I. Allgemeines

 

Rz. 1

Als steuerpflichtiger Erwerb im Erbfall gilt die Bereicherung des Erwerbers, soweit keine Steuerbefreiung greift, § 10 Abs. 1 S. 1 ErbStG. Dabei kommen insbesondere in Betracht die Steuerbefreiung für Zugewinnehen gem. § 5 ErbStG (siehe § 3 Rdn 80 ff.>), die sachlichen Steuerbefreiungen nach § 13 ErbStG (z.B. Familienheim; siehe § 6 Rdn 1 ff.>), die Steuerbefreiung für zu Wohnzwecken fremdvermietete Immobilien nach § 13d ErbStG (siehe § 6 Rdn 58 ff.>) und der persönliche Freibetrag nach den §§ 16, 17 ErbStG (siehe § 5 Rdn 1 ff.>). Die Bereicherung ist gem. § 10 Abs. 1 S. 2 ErbStG der Betrag, der sich ergibt, wenn von dem nach § 12 ErbStG (siehe Rdn 11 ff.>) zu ermittelnden Wert des gesamten Vermögensanfalls die abzugsfähigen Nachlassverbindlichkeiten (siehe § 3 Rdn 99 ff.>) mit ihrem nach § 12 ErbStG zu ermittelnden Wert abgezogen werden.

 

Rz. 2

Das in § 10 Abs. 1 S. 1 ErbStG verankerte Bereicherungsprinzip beinhaltet den Grundsatz, dass nur die als Nettobetrag ermittelte Bereicherung der Erbschaft- bzw. Schenkungsteuer unterliegt.[1] Dies schließt nach dem BFH etwa die steuerliche Erfassung von Vermögenswerten aus, die der Nacherbe in Erwartung der Nacherbfolge selbst durch Baumaßnahmen auf einem nachlasszugehörigen Grundstück in Erwartung der Nacherbfolge geschaffen hat und hierfür zu Lebzeiten des Vorerben keinen Ersatz (nach zivilrechtlichen Grundsätzen kein Vergütungs-, Ersatz- oder Bereicherungsanspruch) erlangt.[2] Gleiches muss (jedenfalls) auch für einen Schlusserben gelten.

 

Rz. 3

§ 10 Abs. 1 S. 2 ErbStG gilt gem. § 1 Abs. 2 ErbStG grundsätzlich auch für Schenkungen unter Lebenden. Bei einer gemischten Schenkung oder Schenkung unter einer Auflage gilt entsprechend § 10 Abs. 1 S. 1 und 2 ErbStG als steuerpflichtiger Erwerb die Bereicherung des Beschenkten. Die Bereicherung wird ermittelt, indem von dem nach § 12 ErbStG zu ermittelnden Steuerwert der Leistung des Schenkers die Gegenleistungen des Beschenkten und die von ihm übernommenen Leistungs-, Nutzungs- und Duldungsauflagen mit ihrem nach § 12 ErbStG ermittelten Wert abgezogen werden.

 

Rz. 4

Für Nutzungs- und Duldungsauflagen gilt dies nur, soweit sich das Nutzungsrecht nicht bereits als Grundstücksbelastung bei der Ermittlung des gemeinen Werts i.S.d. § 198 BewG ausgewirkt hat, § 10 Abs. 6 S. 6 ErbStG (siehe Rdn 120>). Für Gegenleistungen, Leistungs-, Nutzungs- und Duldungsauflagen greift die Abzugsbeschränkung des § 10 Abs. 6 ErbStG (siehe Rdn 117 ff.>).

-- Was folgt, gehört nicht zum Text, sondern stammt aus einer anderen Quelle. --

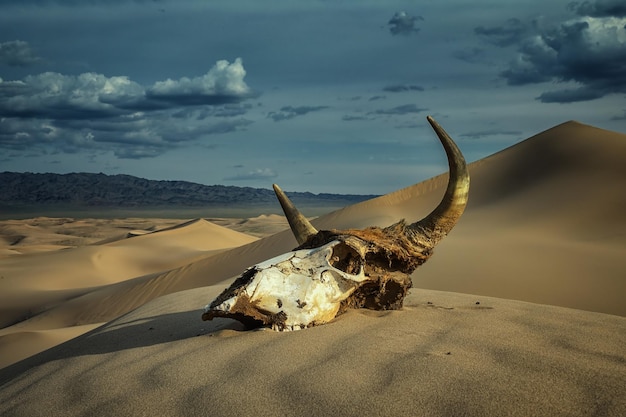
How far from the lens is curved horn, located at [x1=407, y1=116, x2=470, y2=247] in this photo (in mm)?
4488

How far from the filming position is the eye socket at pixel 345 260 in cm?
443

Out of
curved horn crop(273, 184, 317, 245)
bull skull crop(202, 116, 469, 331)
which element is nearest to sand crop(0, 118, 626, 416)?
bull skull crop(202, 116, 469, 331)

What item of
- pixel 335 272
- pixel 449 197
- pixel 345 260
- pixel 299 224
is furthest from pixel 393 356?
pixel 299 224

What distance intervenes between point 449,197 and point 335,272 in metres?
1.26

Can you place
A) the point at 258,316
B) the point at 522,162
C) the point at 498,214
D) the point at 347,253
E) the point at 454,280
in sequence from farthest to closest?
the point at 522,162 < the point at 498,214 < the point at 454,280 < the point at 347,253 < the point at 258,316

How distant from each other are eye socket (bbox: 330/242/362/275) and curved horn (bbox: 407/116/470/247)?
2.51ft

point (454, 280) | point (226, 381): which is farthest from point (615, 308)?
point (226, 381)

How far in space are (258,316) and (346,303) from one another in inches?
36.5

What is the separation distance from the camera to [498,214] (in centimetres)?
1436

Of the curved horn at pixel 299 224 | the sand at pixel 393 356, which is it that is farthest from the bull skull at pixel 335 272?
the sand at pixel 393 356

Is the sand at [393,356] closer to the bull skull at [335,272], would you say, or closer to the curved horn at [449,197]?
the bull skull at [335,272]

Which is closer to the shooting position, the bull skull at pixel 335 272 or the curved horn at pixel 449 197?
the bull skull at pixel 335 272

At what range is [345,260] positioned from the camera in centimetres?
452

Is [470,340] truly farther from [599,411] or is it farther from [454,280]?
[454,280]
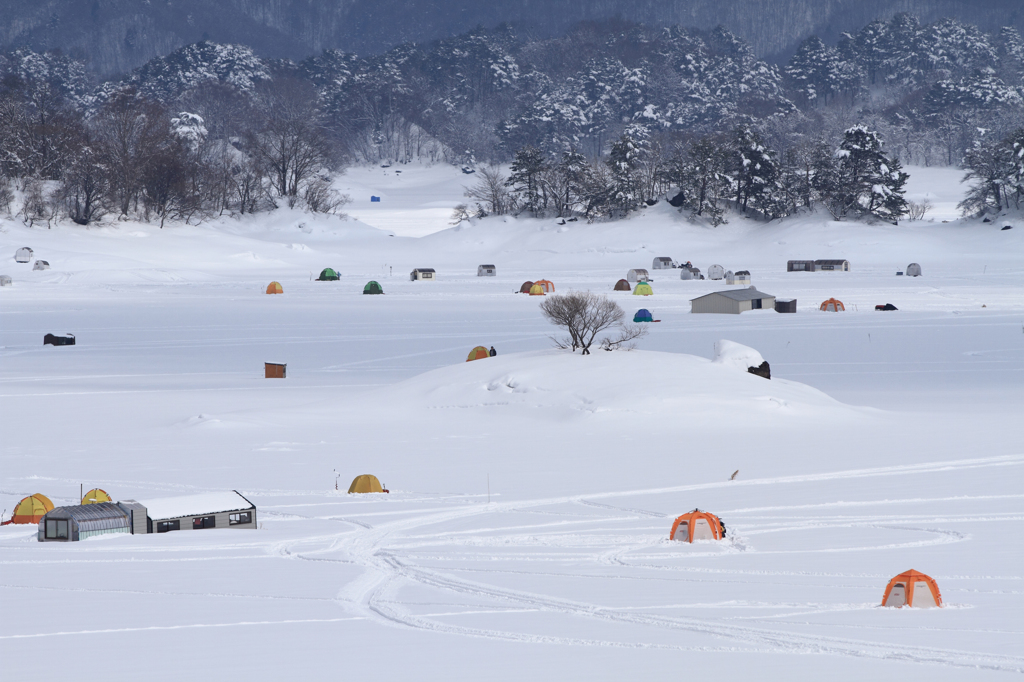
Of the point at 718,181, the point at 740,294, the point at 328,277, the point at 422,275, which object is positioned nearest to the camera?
the point at 740,294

II. Einkommensteuererstattungsansprüche

 

Rz. 5

Steuererstattungsansprüche des Erblassers aus dem Veranlagungszeitraum (Kalenderjahr), in den der Todeszeitpunkt des Erblassers fällt, sind bei der Ermittlung der Bereicherung zu berücksichtigen, auch wenn sie rechtlich erst nach dem Tod des Erblassers – erst mit Ablauf dieses Kalenderjahres, in das der Todeszeitpunkt fällt, § 25 Abs. 1 EStG – entstanden sind, § 10 Abs. 1 S. 3 ErbStG.[3] Dies entspricht nicht der Behandlung der Einkommensteuerschulden des Erblassers durch die Finanzverwaltung, die nicht erwerbsmindernd zu berücksichtigen sind (siehe § 3 Rdn 107>).

[3] JStG 2020 v. 21.12.2020, BGBl 2020 I 3096, in Kraft getreten am 29.12.2020.

III. Übernahme der Schenkungsteuer durch den Schenker

 

Rz. 6

Übernimmt der Schenker die vom Beschenkten geschuldete Schenkungsteuer selbst, gilt als Erwerb der Betrag, der sich bei einer Zusammenrechnung der Schenkung mit der für diese errechneten Steuer ergibt, § 10 Abs. 2 ErbStG (siehe § 1 Rdn 210>).